Text shown:
==*==

KPRC
- Houston, Texas; United States;
- Broadcast area: Greater Houston
- Frequency: 950 kHz
- Branding: KPRC 950 AM

Programming
- Format: Talk radio
- Network: Fox News Radio
- Affiliations: Houston Cougars; Premiere Networks; Westwood One;

Ownership
- Owner: iHeartMedia, Inc.; (iHM Licenses, LLC);
- Sister stations: KBME; KODA; KQBT; KTBZ-FM; KTRH; KXYZ;

History
- First air date: May 9, 1925
- Call sign meaning: K(C)otton Port Rail Center

Technical information
- Licensing authority: FCC
- Facility ID: 9644
- Class: B
- Power: 7,000 watts day; 4,300 watts night;
- Transmitter coordinates: 29°54′55.8″N 95°27′48.8″W﻿ / ﻿29.915500°N 95.463556°W
- Repeater: 94.5 KTBZ-FM HD3 (Houston)

Links
- Public license information: Public file; LMS;
- Webcast: Listen live (via iHeartRadio)
- Website: kprcradio.iheart.com

= KPRC (AM) =

KPRC (950 kHz) is a broadcast radio station in the United States. Licensed to Houston, Texas, it has a talk radio format and is owned by iHeartMedia. KPRC broadcasts mostly conservative talk radio shows and is the home base for the nationally syndicated Walton & Johnson and The Jesse Kelly Show. Additionally, KPRC broadcasts University of Houston sports.

KPRC first signed on in 1925 as the radio station of the Houston Post-Dispatch. For much of its history, KPRC was a full service station featuring news, music, sports and entertainment. KPRC was also the flagship station for the Houston Astros baseball team from its 1962 founding to 1980 and again from 1990 to 1995, and the Houston Rockets' first five seasons in Houston from 1971 to 1976, then again from 1981 to 1985 and 1998 to 2002. Having been an MOR music station since the 1960s, KPRC switched to full-time news and talk in 1977. The station was owned by the family of Post-Dispatch founder William P. Hobby before being sold to Sunbelt Broadcasting, a company partially owned by future lieutenant governor Dan Patrick. Sunbelt then sold KPRC to Clear Channel Communications (now iHeartMedia) in 1995.

==History==
===Early history (1923–1941)===
In 1923, Houston Post-Dispatch owner Ross S. Sterling met Alfred P. Daniel, a radio instructor at a Houston YMCA whose students included Sterling's son Ross Sterling Jr. The elder Sterling and Daniel discussed starting a new radio station affiliated with the Post-Dispatch. William P. Hobby, president and publisher of the Post-Dispatch, asked Sterling to launch the radio station.

==*==

Stored data:

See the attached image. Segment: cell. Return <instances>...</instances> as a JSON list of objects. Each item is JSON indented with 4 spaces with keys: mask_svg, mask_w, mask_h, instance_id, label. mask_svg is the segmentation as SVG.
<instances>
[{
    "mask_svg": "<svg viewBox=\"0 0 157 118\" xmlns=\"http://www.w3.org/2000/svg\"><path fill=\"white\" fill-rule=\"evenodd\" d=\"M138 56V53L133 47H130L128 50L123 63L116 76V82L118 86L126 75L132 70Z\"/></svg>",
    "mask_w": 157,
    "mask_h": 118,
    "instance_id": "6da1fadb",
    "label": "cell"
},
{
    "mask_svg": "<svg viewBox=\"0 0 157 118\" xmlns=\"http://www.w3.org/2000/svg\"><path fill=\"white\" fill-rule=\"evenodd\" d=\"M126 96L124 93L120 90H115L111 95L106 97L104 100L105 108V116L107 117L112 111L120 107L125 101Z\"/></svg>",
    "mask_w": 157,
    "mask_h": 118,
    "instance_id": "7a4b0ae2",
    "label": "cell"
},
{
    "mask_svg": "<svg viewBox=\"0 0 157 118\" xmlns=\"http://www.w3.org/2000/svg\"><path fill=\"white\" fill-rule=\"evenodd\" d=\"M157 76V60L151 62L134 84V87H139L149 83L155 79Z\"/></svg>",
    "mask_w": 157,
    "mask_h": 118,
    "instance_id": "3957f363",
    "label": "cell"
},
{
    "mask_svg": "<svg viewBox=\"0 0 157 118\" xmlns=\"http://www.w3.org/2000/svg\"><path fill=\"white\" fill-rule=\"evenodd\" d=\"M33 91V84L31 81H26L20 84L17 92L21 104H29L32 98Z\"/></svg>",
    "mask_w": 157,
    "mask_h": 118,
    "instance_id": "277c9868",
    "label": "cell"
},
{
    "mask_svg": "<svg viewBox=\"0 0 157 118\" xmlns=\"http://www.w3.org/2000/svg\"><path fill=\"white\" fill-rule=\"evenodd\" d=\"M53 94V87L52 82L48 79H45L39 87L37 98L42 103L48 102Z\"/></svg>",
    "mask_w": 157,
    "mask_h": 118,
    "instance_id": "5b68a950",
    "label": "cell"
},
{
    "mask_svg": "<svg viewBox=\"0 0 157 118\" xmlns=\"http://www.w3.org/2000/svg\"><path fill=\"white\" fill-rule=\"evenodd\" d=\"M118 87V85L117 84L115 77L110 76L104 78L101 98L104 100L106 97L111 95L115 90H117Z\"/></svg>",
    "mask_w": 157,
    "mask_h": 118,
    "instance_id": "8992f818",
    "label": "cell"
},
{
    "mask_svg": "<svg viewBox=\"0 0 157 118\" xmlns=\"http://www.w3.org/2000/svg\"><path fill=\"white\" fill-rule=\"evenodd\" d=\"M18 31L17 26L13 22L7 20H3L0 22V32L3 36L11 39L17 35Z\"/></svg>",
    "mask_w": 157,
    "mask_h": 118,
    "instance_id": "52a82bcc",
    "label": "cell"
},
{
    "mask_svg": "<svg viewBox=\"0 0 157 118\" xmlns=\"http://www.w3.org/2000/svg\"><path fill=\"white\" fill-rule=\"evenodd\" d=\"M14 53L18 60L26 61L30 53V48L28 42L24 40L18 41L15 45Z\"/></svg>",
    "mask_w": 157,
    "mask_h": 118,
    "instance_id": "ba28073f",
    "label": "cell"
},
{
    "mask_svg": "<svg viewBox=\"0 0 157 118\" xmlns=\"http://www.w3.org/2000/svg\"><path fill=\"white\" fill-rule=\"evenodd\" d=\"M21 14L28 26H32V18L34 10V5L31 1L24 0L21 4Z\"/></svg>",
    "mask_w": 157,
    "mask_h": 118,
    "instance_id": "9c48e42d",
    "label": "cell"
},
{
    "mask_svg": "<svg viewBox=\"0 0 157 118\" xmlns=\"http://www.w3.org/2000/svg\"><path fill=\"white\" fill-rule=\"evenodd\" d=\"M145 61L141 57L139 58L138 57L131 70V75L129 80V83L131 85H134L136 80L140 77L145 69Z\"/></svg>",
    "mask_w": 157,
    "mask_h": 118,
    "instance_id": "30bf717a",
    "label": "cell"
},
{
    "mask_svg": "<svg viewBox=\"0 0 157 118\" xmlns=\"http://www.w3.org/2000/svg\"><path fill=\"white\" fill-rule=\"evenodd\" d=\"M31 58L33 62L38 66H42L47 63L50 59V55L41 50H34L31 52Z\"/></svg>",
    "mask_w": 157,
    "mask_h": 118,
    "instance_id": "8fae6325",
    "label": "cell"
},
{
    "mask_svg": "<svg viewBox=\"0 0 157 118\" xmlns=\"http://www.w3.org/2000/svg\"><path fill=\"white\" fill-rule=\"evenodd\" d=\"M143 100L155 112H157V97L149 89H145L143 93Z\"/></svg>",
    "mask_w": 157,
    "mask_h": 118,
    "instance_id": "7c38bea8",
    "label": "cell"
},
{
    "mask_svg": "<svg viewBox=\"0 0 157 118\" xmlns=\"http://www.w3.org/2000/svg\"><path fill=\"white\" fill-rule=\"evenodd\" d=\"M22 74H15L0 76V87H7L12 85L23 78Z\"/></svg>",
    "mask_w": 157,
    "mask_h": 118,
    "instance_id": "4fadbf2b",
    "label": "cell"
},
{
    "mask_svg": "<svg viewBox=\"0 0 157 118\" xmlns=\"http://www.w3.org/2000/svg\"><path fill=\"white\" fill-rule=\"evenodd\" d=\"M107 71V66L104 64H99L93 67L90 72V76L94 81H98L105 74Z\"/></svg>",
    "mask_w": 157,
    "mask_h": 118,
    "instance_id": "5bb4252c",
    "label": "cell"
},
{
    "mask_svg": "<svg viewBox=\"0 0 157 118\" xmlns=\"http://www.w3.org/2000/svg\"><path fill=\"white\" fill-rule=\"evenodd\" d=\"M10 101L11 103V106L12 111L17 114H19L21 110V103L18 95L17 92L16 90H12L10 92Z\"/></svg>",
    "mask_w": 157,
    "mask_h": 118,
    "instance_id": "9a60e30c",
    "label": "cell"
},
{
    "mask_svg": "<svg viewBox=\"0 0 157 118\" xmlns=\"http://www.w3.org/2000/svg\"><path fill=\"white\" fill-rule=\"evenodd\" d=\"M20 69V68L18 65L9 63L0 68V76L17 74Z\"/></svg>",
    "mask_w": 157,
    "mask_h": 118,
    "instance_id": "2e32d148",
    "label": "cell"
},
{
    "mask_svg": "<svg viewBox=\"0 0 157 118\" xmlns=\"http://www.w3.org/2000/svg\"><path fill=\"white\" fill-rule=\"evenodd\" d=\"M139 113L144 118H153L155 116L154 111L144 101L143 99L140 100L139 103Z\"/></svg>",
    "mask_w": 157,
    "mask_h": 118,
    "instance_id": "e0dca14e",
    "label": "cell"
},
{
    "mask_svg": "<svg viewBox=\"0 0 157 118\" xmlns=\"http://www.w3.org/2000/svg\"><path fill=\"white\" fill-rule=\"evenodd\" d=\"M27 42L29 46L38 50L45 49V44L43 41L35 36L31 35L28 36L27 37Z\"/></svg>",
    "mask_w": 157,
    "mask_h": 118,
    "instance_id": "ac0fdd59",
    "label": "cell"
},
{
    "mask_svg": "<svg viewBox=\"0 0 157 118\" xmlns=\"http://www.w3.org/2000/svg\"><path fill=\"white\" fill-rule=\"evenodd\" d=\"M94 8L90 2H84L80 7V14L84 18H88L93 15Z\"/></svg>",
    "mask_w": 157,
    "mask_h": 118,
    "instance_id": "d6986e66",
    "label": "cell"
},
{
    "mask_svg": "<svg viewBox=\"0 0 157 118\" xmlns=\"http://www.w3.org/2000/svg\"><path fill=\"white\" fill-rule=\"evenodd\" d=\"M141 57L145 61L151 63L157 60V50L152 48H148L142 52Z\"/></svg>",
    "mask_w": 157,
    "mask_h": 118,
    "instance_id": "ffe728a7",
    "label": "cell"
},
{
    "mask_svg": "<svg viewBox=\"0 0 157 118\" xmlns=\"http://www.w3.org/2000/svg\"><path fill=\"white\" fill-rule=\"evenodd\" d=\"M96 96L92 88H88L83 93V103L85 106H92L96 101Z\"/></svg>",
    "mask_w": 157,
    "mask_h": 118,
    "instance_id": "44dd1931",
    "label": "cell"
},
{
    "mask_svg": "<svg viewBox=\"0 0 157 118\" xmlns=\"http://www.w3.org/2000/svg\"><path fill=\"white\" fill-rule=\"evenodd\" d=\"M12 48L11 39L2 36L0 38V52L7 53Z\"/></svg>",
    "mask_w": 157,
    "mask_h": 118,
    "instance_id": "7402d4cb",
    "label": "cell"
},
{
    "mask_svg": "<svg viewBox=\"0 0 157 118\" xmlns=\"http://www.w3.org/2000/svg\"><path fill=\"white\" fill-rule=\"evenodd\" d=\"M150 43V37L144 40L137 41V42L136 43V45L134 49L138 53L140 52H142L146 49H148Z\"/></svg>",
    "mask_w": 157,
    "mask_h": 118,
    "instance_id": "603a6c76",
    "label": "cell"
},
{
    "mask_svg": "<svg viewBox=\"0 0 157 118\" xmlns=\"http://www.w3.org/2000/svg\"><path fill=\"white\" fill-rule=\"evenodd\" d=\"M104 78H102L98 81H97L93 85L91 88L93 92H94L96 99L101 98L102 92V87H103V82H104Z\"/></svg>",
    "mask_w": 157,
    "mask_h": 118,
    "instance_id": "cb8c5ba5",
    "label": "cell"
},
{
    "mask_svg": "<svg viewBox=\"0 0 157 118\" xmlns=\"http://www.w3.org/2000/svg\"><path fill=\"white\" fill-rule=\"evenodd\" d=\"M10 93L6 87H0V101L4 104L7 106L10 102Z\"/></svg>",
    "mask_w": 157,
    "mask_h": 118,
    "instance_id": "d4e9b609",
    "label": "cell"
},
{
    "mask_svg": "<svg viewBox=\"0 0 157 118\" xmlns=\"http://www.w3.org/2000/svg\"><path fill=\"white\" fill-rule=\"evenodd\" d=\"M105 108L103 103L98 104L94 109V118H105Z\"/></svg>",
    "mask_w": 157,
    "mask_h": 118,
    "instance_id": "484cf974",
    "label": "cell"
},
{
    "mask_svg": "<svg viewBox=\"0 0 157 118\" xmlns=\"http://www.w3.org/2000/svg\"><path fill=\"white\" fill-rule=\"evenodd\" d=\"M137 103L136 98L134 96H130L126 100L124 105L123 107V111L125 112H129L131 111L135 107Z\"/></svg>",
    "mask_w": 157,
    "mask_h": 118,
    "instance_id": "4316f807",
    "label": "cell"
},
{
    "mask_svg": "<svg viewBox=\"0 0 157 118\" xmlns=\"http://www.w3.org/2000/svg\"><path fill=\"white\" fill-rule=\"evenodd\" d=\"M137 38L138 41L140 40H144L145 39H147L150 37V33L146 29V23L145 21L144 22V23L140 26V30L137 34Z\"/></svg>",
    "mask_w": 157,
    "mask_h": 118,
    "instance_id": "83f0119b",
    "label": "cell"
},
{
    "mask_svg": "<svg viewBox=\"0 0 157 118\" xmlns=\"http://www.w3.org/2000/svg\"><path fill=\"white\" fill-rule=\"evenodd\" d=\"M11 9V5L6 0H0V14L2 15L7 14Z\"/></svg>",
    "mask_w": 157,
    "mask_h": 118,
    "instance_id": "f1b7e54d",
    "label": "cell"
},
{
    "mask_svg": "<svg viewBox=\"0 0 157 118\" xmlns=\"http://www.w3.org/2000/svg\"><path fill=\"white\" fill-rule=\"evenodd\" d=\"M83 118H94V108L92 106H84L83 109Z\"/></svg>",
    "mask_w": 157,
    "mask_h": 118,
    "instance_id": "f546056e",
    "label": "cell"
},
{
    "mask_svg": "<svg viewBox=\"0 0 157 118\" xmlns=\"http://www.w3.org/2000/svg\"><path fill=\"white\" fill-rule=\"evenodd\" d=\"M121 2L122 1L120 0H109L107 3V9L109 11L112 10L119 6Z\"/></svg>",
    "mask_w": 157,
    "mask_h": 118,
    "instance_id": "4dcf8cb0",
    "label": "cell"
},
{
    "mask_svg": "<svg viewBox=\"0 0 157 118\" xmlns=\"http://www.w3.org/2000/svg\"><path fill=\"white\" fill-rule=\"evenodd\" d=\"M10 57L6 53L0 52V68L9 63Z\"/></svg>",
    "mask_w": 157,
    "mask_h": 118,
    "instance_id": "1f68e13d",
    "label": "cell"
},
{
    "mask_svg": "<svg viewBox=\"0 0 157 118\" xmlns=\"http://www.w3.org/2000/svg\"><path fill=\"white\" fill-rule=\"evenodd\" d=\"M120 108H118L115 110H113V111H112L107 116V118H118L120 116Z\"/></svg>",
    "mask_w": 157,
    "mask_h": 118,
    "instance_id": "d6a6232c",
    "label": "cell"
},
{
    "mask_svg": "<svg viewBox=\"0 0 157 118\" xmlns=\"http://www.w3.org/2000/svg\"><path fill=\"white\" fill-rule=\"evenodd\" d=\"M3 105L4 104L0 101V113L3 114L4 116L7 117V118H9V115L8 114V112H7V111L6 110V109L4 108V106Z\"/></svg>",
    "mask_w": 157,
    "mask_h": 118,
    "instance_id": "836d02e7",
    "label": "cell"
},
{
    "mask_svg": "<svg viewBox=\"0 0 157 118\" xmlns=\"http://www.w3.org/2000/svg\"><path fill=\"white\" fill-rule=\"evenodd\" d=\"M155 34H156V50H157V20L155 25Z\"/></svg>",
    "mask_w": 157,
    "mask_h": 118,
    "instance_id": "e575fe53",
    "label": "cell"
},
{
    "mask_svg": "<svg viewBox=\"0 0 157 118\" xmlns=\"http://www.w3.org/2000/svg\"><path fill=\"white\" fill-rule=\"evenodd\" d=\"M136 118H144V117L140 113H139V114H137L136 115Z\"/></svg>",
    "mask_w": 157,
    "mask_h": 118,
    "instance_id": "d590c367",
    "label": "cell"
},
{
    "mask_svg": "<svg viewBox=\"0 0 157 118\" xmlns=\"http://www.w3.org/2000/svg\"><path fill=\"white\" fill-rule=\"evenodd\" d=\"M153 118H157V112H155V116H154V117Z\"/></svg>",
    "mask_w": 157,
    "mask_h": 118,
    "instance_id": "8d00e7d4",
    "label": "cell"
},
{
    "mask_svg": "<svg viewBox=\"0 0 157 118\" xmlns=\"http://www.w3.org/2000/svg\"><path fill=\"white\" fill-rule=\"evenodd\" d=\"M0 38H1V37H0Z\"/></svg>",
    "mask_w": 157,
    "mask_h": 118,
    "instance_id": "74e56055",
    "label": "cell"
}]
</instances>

==*==

Problem set:
1. Using the KPRC text, explain what the station's call letters stand for.
2. Copy the passage of the KPRC text from "Technical information" to "KTBZ-FM HD3 (Houston)" word for word.
3. Answer these questions from the KPRC text:
(a) On what frequency does the station broadcast?
(b) In what year did KPRC switch to full-time news and talk?
(c) Whom did Ross S. Sterling meet in 1923 who was a radio instructor at a Houston YMCA?

Responses to the tasks:
1. The text gives the meaning of the call sign KPRC as "K(C)otton Port Rail Center."

2.
Technical information
- Licensing authority: FCC
- Facility ID: 9644
- Class: B
- Power: 7,000 watts day; 4,300 watts night;
- Transmitter coordinates: 29°54′55.8″N 95°27′48.8″W﻿ / ﻿29.915500°N 95.463556°W
- Repeater: 94.5 KTBZ-FM HD3 (Houston)

3.
(a) 950 kHz
(b) 1977
(c) Alfred P. Daniel